WHAT THE EXERCISE ASKS
Look below for the line holding "Luchtbed met Ingebouwde" and the line holding "Cromos de F&uacute;tbol: 434". Repeat those two and everything between, exactly.

EXTRACTED RECORDS
----------------------------------------

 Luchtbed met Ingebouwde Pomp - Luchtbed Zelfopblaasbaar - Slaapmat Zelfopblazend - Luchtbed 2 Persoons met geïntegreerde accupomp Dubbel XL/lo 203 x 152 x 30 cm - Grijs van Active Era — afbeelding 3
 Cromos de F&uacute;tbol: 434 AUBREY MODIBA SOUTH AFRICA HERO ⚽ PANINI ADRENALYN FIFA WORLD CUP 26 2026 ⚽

----------------------------------------

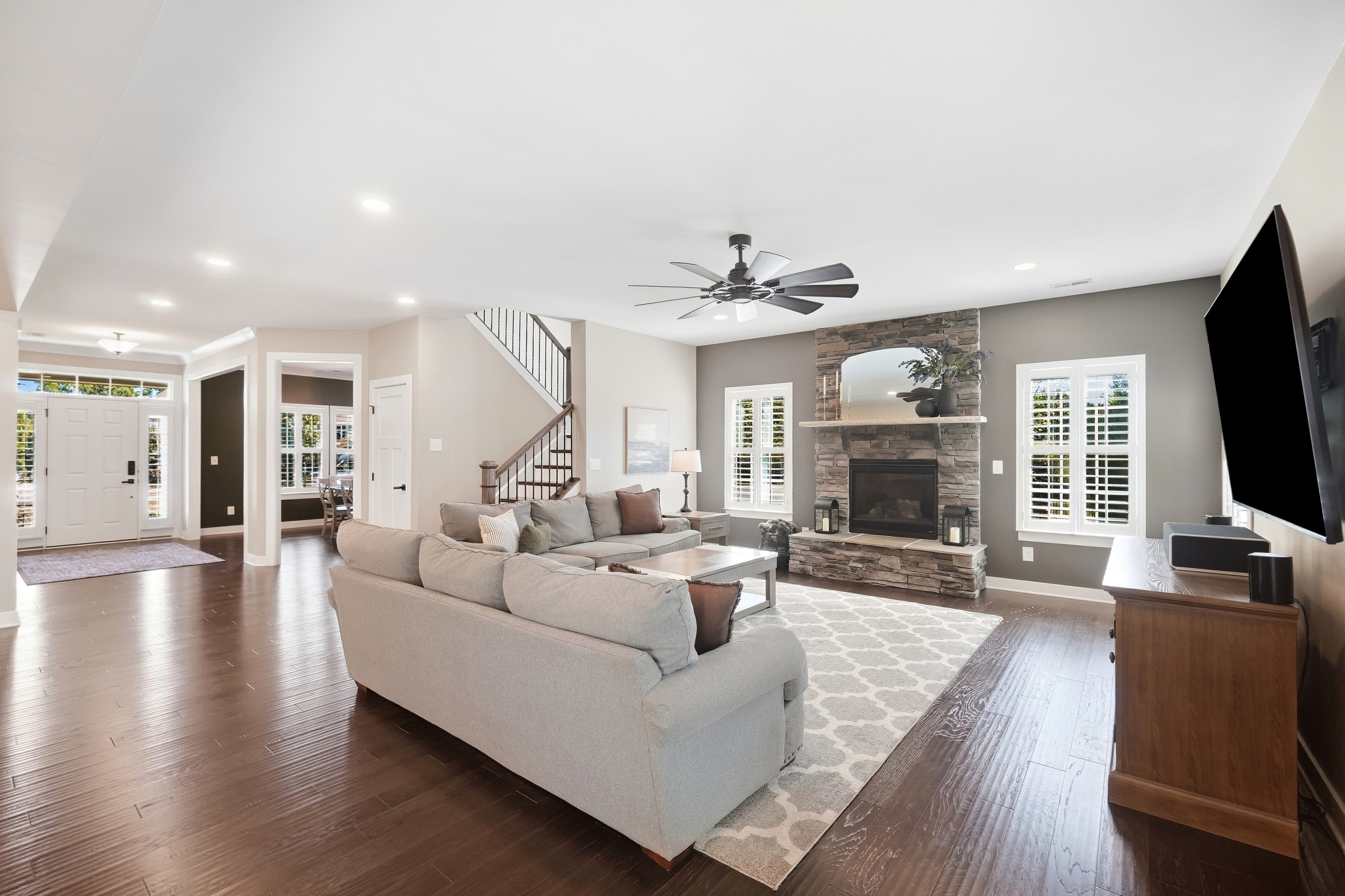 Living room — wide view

----------------------------------------

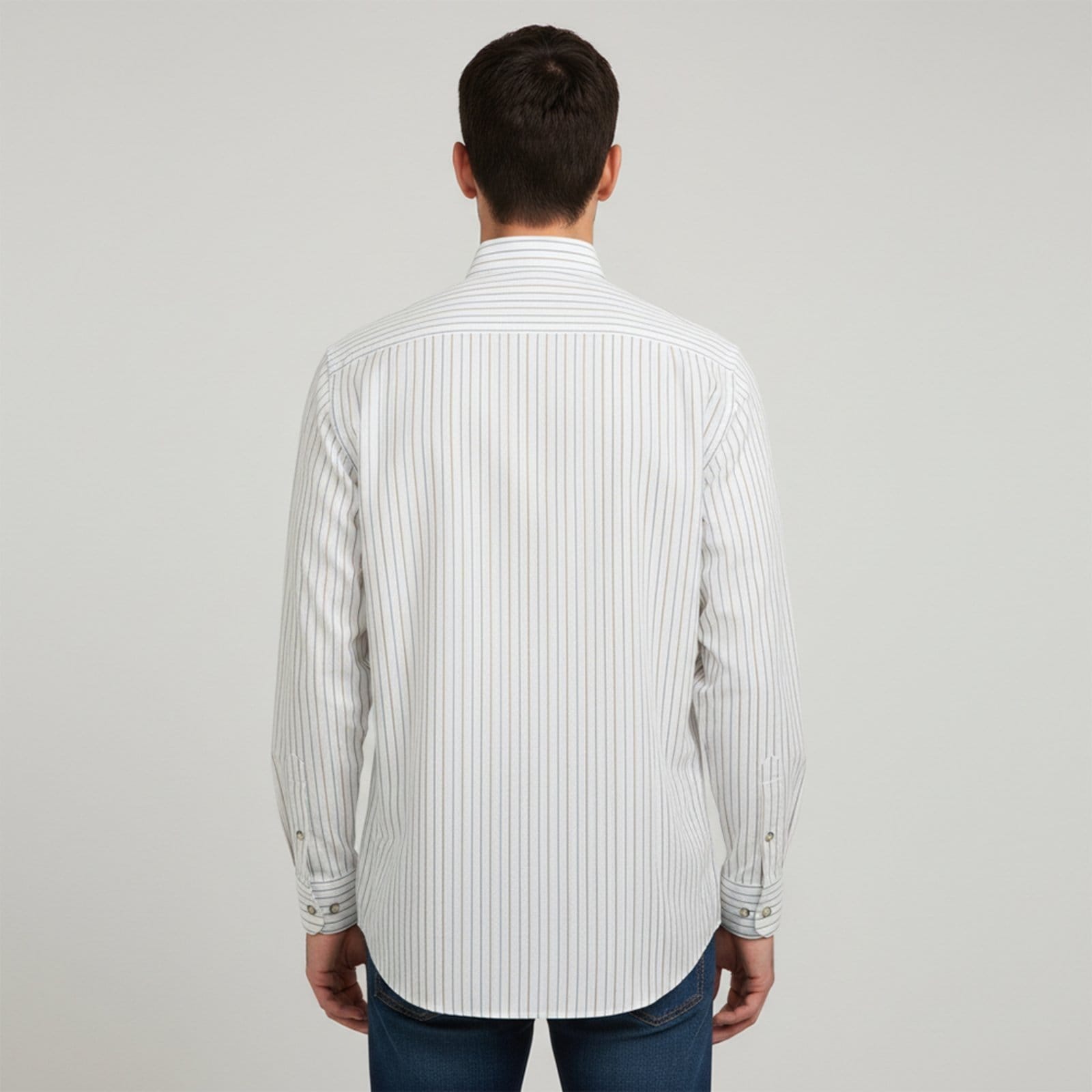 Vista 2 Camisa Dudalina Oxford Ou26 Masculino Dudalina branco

----------------------------------------

ANSWER SECTION
 Luchtbed met Ingebouwde Pomp - Luchtbed Zelfopblaasbaar - Slaapmat Zelfopblazend - Luchtbed 2 Persoons met geïntegreerde accupomp Dubbel XL/lo 203 x 152 x 30 cm - Grijs van Active Era — afbeelding 3
 Cromos de F&uacute;tbol: 434 AUBREY MODIBA SOUTH AFRICA HERO ⚽ PANINI ADRENALYN FIFA WORLD CUP 26 2026 ⚽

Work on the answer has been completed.